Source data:
_ _ _ _
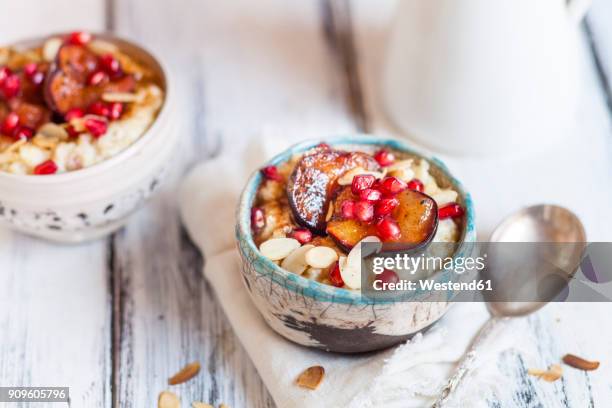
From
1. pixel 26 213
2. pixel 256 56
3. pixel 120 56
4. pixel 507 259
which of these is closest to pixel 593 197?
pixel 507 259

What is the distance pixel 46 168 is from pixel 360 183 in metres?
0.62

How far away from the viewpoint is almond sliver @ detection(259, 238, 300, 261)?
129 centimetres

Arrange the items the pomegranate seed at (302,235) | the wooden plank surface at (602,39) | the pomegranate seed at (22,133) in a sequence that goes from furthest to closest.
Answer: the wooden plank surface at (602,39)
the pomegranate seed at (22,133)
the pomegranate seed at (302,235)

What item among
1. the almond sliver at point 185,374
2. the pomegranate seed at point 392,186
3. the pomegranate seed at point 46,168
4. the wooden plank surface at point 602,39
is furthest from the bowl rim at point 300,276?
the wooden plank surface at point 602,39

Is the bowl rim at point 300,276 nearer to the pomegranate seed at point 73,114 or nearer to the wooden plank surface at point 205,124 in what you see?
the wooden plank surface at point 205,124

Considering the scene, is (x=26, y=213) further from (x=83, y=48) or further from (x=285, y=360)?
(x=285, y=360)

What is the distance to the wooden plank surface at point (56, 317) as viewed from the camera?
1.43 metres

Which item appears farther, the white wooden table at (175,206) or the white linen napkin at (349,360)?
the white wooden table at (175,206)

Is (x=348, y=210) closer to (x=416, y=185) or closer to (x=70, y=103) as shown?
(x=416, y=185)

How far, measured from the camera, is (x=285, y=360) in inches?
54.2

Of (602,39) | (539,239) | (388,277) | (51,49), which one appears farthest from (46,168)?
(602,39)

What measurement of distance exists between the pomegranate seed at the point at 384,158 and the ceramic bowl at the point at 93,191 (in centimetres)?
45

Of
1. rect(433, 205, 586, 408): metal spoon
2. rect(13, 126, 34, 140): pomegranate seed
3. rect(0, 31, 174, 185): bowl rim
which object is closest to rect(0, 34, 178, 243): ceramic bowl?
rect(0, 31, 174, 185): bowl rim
_ _ _ _
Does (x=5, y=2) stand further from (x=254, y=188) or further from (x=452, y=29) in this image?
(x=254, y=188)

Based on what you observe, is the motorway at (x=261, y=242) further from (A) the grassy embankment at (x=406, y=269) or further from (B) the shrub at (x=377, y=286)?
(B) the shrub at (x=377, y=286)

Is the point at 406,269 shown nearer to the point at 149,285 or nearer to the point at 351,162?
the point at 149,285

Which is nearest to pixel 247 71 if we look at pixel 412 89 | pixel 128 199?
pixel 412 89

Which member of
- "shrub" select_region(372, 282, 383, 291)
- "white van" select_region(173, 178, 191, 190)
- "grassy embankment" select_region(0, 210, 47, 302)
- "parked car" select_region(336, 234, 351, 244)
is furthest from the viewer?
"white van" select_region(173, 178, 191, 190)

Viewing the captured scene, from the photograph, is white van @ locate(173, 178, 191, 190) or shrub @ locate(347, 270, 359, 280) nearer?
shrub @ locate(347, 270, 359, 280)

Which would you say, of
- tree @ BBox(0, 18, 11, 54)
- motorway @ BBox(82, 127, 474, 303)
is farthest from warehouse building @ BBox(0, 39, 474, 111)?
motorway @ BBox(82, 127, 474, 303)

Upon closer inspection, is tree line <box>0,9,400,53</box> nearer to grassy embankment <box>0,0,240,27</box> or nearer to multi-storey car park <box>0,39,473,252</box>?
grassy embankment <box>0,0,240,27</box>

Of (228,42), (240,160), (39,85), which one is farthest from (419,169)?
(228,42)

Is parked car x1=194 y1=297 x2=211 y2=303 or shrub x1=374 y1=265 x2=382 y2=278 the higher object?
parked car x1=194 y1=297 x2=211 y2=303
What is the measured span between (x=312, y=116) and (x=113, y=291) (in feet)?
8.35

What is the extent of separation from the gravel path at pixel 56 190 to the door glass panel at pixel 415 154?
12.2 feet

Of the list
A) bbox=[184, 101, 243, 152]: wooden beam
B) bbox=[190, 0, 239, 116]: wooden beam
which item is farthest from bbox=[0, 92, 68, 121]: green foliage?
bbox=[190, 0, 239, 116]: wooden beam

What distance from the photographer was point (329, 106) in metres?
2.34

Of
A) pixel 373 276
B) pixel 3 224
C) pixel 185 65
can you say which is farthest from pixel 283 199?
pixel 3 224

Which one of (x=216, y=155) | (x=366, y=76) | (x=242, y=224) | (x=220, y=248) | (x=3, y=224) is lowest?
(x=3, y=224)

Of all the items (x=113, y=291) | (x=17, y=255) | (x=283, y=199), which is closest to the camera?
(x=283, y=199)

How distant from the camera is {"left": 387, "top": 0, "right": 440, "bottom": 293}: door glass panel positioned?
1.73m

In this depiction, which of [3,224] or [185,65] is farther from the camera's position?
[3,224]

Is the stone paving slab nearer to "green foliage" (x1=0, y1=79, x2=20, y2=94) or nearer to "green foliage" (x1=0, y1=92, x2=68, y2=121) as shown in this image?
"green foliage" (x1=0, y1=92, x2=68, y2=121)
_ _ _ _
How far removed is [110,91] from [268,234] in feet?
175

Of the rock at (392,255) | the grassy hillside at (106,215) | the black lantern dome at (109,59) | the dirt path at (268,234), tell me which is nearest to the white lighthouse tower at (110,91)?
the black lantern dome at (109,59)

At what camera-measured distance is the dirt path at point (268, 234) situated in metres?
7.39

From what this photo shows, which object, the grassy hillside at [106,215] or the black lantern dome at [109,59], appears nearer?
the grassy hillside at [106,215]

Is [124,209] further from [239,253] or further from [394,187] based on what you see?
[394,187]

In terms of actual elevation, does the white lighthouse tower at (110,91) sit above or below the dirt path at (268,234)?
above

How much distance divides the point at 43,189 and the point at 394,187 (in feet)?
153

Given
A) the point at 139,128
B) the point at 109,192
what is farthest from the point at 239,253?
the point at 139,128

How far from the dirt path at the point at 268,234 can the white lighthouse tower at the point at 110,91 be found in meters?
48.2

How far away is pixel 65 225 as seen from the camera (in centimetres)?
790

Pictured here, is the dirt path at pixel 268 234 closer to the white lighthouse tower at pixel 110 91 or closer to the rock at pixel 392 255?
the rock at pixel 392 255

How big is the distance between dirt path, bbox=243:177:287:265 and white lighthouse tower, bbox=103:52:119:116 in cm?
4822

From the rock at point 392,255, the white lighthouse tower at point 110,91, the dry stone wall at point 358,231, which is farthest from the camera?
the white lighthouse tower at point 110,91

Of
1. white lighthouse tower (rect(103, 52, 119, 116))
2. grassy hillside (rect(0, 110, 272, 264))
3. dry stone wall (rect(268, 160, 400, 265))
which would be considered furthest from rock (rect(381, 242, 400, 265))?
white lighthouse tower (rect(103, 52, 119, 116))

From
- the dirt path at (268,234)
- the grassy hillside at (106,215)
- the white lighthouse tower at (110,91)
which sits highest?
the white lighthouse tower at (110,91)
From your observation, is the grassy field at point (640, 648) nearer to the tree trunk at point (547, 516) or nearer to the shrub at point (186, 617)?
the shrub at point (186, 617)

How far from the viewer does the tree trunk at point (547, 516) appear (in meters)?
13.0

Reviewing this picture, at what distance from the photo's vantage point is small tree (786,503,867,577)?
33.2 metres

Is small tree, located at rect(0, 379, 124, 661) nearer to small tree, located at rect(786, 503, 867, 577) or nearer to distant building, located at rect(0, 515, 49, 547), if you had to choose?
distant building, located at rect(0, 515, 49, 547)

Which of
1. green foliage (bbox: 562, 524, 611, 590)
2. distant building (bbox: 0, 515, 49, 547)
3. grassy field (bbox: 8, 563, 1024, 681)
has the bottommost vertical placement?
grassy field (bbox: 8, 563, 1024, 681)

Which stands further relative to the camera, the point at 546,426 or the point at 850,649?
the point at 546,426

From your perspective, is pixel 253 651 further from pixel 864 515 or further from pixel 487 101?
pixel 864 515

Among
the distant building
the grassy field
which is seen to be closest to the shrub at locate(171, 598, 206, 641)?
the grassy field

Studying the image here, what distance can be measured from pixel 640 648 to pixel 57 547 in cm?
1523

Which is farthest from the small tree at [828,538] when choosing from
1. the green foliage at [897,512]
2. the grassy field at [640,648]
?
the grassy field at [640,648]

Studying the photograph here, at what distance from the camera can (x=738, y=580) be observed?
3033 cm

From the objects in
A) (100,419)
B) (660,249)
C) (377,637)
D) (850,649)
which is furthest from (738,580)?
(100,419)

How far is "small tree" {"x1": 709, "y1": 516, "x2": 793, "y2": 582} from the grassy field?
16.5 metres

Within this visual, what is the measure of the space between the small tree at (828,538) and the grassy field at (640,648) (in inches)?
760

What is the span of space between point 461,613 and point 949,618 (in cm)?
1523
_ _ _ _
Please rename "small tree" to "sapling" in the entries that begin at the line containing "How far from the viewer" and end after the line containing "16.5 metres". Write out only those lines, with everything else left unchanged.

→ **Reply**:
How far from the viewer does the tree trunk at point (547, 516) appear (in meters)?
13.0

Reviewing this picture, at what distance from the photo's vantage point is sapling (786,503,867,577)?
33.2 metres

Is sapling, located at rect(0, 379, 124, 661) nearer to sapling, located at rect(786, 503, 867, 577) or nearer to distant building, located at rect(0, 515, 49, 547), if you had to choose?
distant building, located at rect(0, 515, 49, 547)

Which of
1. green foliage (bbox: 562, 524, 611, 590)
2. distant building (bbox: 0, 515, 49, 547)
3. grassy field (bbox: 8, 563, 1024, 681)
has the bottommost vertical placement?
grassy field (bbox: 8, 563, 1024, 681)

Which stands further relative to the camera, the point at 546,426 or the point at 850,649?
the point at 546,426

From your perspective, is pixel 253 651 further from pixel 864 515 or further from pixel 487 101?
pixel 864 515

Among
the distant building
the grassy field
which is seen to be closest to the shrub at locate(171, 598, 206, 641)?
the grassy field

Studying the image here, what distance can be measured from pixel 640 648 to pixel 57 547 in cm?
1523

Which is farthest from the sapling at [828,538] when choosing from
1. the green foliage at [897,512]
2. the grassy field at [640,648]
?
the grassy field at [640,648]

Studying the photograph here, at what distance from the camera can (x=738, y=580) be observed?
3033 cm

From the objects in
A) (100,419)
B) (660,249)
C) (377,637)
D) (850,649)
which is furthest from (738,580)?
(100,419)

How far is "sapling" {"x1": 709, "y1": 516, "x2": 793, "y2": 582} from the grassy field?
16.5 metres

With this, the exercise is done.